Pembrolizumab monotherapy showed promising antitumor activity in clear cell RCC in the phase II KEYNOTE-427 trial.
Pembrolizumab shows promising antitumor activity among patients with previously untreated advanced clear cell renal cell carcinoma (RCC), suggest findings from the first cohort of the single-arm, two-cohort, open-label, phase II KEYNOTE-427 study (abstract 4500). The findings were presented at the 2018 American Society of Clinical Oncology (ASCO) Annual Meeting, held June 1–5 in Chicago.
“Pembrolizumab showed antitumor activity as monotherapy in first-line clear cell RCC across IMDC [International Metastatic RCC Database Consortium] risk groups, with an overall response rate [ORR] of 38%,” reported lead study author David F. McDermott, MD, of the Beth Israel Deaconess Medical Center in Boston.
“The safety profile in KEYNOTE-427 was similar to the previously described safety profile for pembrolizumab in other tumor types,” he said. “Encouraging activity was also observed in key subgroups, such as IMDC intermediate- and poor-risk patients.”
IMDC favorable-risk patients saw an ORR of 32%, he noted.
The findings offer support for efforts like the currently enrolling KEYNOTE-564 trial to explore the benefits of pembrolizumab in the adjuvant setting.
KEYNOTE-427 was initiated to assess the safety and efficacy of first-line pembrolizumab monotherapy (200 mg intravenously administered every 3 weeks until progression, for up to 24 months) in previously untreated patients with histologically confirmed advanced RCC and a Karnofsky Performance Status score of at least 70%.
The study enrolled 110 patients with clear cell RCC into cohort A, of whom 49 were continuing treatment as of the database cutoff date of March 12, at a median follow-up of 12.1 months.

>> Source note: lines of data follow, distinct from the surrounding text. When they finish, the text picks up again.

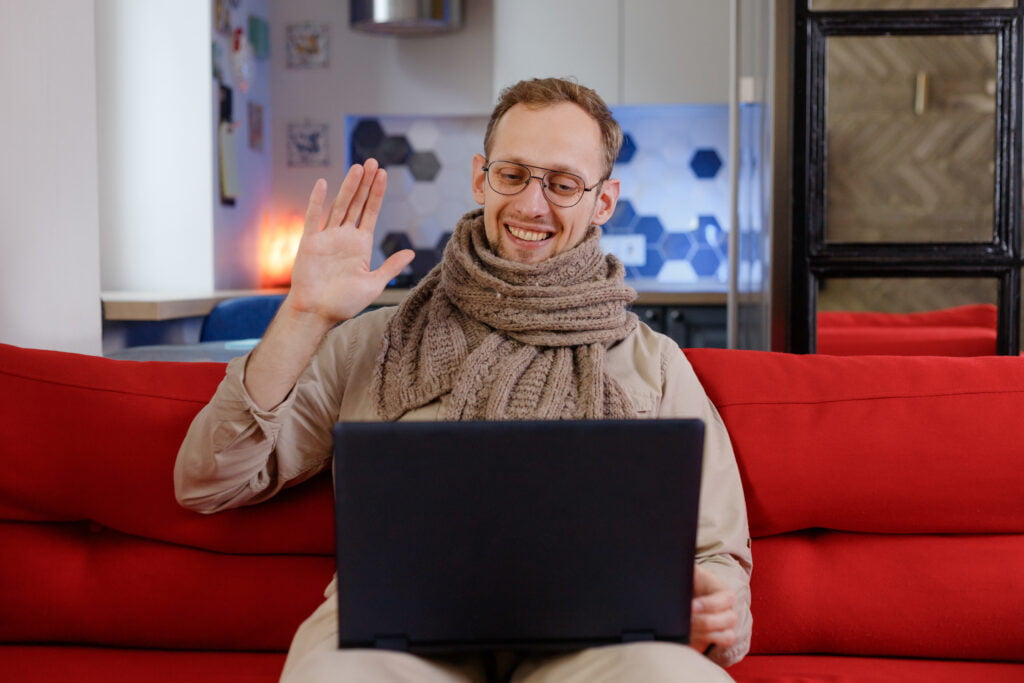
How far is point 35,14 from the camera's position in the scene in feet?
5.55

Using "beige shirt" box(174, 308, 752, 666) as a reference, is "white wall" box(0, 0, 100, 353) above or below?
above

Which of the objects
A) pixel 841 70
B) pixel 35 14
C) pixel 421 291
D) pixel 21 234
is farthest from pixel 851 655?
pixel 35 14

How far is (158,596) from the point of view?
4.76 feet

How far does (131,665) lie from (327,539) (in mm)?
304

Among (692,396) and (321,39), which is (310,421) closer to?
(692,396)

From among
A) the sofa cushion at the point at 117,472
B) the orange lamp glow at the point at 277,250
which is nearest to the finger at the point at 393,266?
the sofa cushion at the point at 117,472

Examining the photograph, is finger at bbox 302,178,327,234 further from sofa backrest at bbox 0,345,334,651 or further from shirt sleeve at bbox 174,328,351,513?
sofa backrest at bbox 0,345,334,651

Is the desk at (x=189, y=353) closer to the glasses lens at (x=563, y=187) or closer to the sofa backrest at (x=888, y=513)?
the glasses lens at (x=563, y=187)

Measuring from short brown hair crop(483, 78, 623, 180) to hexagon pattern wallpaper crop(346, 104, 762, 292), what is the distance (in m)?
2.98

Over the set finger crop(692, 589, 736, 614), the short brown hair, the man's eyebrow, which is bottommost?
finger crop(692, 589, 736, 614)

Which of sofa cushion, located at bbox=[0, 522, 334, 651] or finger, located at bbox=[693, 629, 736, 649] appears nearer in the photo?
finger, located at bbox=[693, 629, 736, 649]

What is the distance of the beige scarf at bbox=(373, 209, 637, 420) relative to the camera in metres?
1.34

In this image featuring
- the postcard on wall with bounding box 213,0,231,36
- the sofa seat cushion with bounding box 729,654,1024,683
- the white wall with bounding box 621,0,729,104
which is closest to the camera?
the sofa seat cushion with bounding box 729,654,1024,683

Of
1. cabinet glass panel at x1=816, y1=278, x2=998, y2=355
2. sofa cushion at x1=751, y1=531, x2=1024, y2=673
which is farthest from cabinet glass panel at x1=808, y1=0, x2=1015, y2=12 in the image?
sofa cushion at x1=751, y1=531, x2=1024, y2=673
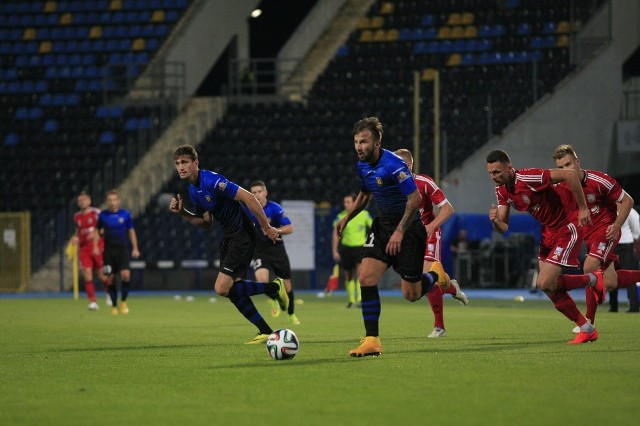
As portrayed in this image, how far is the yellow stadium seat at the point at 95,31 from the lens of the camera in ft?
130

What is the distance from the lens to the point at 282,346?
398 inches

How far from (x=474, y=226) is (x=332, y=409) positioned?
83.1ft

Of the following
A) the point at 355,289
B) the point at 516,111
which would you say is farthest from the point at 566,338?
the point at 516,111

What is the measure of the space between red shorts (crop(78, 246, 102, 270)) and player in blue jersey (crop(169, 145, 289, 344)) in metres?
12.5

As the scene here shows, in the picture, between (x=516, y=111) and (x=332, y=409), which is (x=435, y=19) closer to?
(x=516, y=111)

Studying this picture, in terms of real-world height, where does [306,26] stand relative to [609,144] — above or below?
above

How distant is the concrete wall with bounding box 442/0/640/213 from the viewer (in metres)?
32.6

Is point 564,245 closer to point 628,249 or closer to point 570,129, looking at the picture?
point 628,249

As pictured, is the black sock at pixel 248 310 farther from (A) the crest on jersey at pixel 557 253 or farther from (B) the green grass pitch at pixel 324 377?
(A) the crest on jersey at pixel 557 253

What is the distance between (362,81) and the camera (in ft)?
122

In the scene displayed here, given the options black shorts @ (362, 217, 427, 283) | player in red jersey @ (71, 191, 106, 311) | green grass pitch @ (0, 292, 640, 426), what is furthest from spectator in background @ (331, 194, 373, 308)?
black shorts @ (362, 217, 427, 283)

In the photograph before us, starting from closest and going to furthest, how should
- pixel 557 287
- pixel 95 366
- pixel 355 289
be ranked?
pixel 95 366, pixel 557 287, pixel 355 289

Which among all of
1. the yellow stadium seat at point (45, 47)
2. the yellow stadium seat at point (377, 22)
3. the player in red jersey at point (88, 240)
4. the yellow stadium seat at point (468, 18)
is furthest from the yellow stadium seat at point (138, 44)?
the player in red jersey at point (88, 240)

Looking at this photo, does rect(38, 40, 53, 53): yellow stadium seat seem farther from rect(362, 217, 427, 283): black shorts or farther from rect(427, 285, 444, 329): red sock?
rect(362, 217, 427, 283): black shorts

Sixty-one patients had discontinued participation in the trial, including 12 (10.9%) because of drug-related adverse events and 33 because of progressive disease.
Confirmed ORR by blinded independent central review was 38.2% overall (95% CI, 29.1%–47.9%) for cohort A, with best response being complete response in only 3 patients (2.7%), although 74 (67%) experienced some reduction in tumor burden, and 16 patients (14.5%) saw tumor burden reductions of at least 80%. Thirty-five patients (32%) had stable disease.

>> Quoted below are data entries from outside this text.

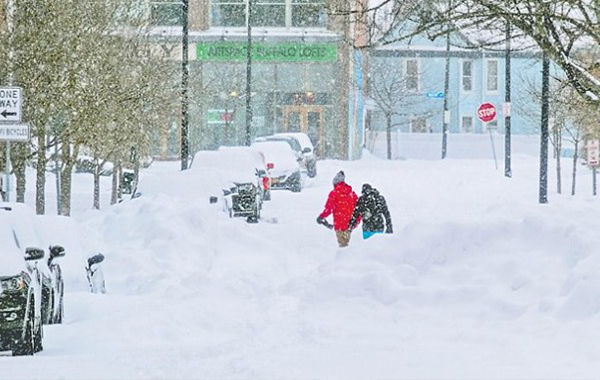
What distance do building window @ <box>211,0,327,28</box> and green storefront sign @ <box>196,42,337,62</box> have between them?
1141mm

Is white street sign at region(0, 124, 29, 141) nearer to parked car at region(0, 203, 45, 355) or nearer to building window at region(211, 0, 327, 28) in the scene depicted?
parked car at region(0, 203, 45, 355)

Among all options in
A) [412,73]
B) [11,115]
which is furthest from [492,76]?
[11,115]

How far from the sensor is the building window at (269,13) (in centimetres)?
5347

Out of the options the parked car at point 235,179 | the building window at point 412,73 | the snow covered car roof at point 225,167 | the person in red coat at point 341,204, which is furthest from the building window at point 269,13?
the person in red coat at point 341,204

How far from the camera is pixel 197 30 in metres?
53.8

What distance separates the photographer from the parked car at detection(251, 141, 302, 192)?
116 feet

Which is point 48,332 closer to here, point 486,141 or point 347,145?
point 347,145

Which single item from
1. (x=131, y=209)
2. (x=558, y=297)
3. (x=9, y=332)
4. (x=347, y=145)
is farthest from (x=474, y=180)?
(x=9, y=332)

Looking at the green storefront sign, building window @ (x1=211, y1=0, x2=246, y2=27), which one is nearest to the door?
the green storefront sign

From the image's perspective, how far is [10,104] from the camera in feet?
56.6

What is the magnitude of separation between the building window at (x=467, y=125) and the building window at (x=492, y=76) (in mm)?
2332

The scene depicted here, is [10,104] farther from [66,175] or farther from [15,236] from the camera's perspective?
[66,175]

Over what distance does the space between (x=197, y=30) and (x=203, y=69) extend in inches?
82.1

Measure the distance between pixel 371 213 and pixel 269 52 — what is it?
3594 cm
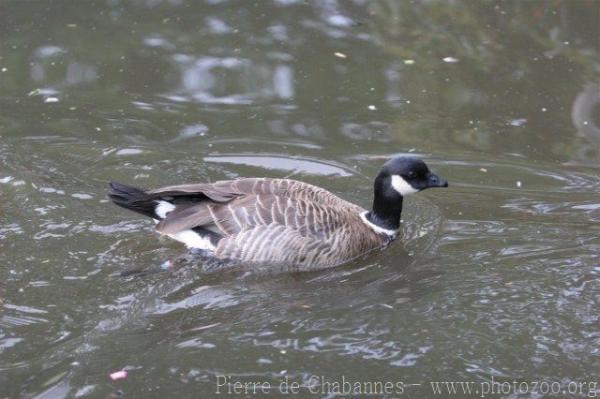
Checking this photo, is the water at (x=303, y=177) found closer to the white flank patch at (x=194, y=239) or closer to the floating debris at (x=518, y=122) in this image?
the floating debris at (x=518, y=122)

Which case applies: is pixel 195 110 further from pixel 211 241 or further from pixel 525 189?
pixel 525 189

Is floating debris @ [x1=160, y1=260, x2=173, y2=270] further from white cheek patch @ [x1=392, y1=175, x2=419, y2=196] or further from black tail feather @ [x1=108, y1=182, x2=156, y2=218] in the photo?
white cheek patch @ [x1=392, y1=175, x2=419, y2=196]

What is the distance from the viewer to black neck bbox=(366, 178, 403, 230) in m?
7.96

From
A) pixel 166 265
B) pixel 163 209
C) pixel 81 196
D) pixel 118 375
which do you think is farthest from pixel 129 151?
pixel 118 375

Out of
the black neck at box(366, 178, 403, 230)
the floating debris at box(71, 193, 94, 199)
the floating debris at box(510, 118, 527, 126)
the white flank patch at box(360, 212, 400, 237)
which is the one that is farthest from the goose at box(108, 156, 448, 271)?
the floating debris at box(510, 118, 527, 126)

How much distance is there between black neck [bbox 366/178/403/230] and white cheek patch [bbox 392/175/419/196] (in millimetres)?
47

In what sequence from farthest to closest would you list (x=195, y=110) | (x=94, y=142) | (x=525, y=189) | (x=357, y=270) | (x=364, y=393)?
1. (x=195, y=110)
2. (x=94, y=142)
3. (x=525, y=189)
4. (x=357, y=270)
5. (x=364, y=393)

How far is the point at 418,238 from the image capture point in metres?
8.06

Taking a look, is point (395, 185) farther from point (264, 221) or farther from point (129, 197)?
point (129, 197)

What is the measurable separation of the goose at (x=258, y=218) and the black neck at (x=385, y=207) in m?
0.16

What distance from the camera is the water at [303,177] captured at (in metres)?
6.17

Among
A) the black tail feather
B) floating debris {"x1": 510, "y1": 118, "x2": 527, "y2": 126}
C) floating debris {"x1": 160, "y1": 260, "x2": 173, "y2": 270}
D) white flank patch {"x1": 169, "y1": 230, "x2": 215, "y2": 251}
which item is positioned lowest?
floating debris {"x1": 160, "y1": 260, "x2": 173, "y2": 270}

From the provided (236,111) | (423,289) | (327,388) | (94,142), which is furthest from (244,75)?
(327,388)

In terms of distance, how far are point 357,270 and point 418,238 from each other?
731 mm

“Most responses occurred early,” McDermott said. “The median response duration has not yet been reached.”
ORR was higher in patients with programmed death ligand 1 (PD-L1)–positive tumors and tumor microenvironment cells (n = 46; ORR, 50%) compared with those with PD-L1–negative disease (n = 53; ORR, 26.4%). PD-L1 expression was unavailable for 11 patients.
The median progression-free survival (PFS) was 8.7 months, and the median overall survival was not reached.

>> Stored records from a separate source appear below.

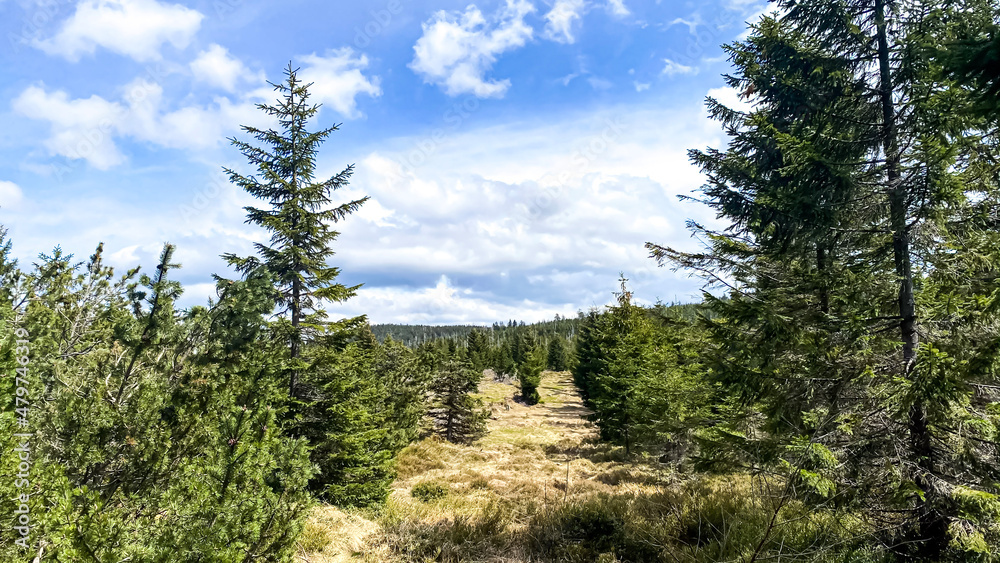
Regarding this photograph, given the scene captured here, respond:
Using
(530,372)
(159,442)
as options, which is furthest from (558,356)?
(159,442)

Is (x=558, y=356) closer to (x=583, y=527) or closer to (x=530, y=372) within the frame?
(x=530, y=372)

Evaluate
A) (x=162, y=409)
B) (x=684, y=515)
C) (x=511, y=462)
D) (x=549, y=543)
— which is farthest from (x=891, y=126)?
(x=511, y=462)

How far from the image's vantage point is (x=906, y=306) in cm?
552

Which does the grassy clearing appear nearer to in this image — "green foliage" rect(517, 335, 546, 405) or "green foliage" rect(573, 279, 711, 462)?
"green foliage" rect(573, 279, 711, 462)

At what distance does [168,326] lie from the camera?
5.40m

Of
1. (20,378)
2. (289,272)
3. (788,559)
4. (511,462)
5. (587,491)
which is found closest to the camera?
(20,378)

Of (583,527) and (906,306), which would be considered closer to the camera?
(906,306)

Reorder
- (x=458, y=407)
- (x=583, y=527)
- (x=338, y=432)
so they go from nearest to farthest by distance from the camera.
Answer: (x=583, y=527), (x=338, y=432), (x=458, y=407)

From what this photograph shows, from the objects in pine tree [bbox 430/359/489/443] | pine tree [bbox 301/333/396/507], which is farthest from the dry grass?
pine tree [bbox 430/359/489/443]

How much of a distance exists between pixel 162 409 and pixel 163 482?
2.56 ft

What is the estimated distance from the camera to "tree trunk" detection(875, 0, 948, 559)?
189 inches

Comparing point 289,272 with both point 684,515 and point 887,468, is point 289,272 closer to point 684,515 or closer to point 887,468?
point 684,515

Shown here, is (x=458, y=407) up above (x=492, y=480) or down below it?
above

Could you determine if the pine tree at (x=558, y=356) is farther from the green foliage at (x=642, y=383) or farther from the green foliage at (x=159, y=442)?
the green foliage at (x=159, y=442)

One patient died of treatment-related pneumonitis. Nonfatal treatment-related adverse events included pruritis (any grade, 27%), fatigue (25%), diarrhea (19%), rash (15.5%), arthralgia (12.7%), and hyperthyroidism (10%). Grade 3 and 4 treatment-related toxicities included diarrhea (3.6%); colitis (2.7%); and asthenia, hepatitis, increased aspartate aminotransferase levels, hyponatremia, and hypophosphatemia (1.8% each).
The study demonstrated “very intriguing single-agent activity in clear cell RCC, especially in PD-L1–positive cases, and across all risk groups,” commented Toni K. Choueiri, MD, of the Dana-Farber Cancer Institute and Brigham and Women’s Hospital in Boston.
Combining nivolumab plus ipilimumab for treatment of clear cell RCC has a longer reported median PFS (12.4 months vs 8.7 months for pembrolizumab monotherapy), Choueiri noted. “But that comes at the cost of higher rates of treatment discontinuations due to adverse events,” he pointed out.
“The study has had relatively short follow-up and some patients had tumors shrink by 80%, so some of these might become complete responses,” Choueiri noted of KEYNOTE-427.
Several other investigational immunotherapy combinations that are in phase I and II clinical testing appear to have impressive objective response rates, such as pembrolizumab plus axitinib (ORR, 73%).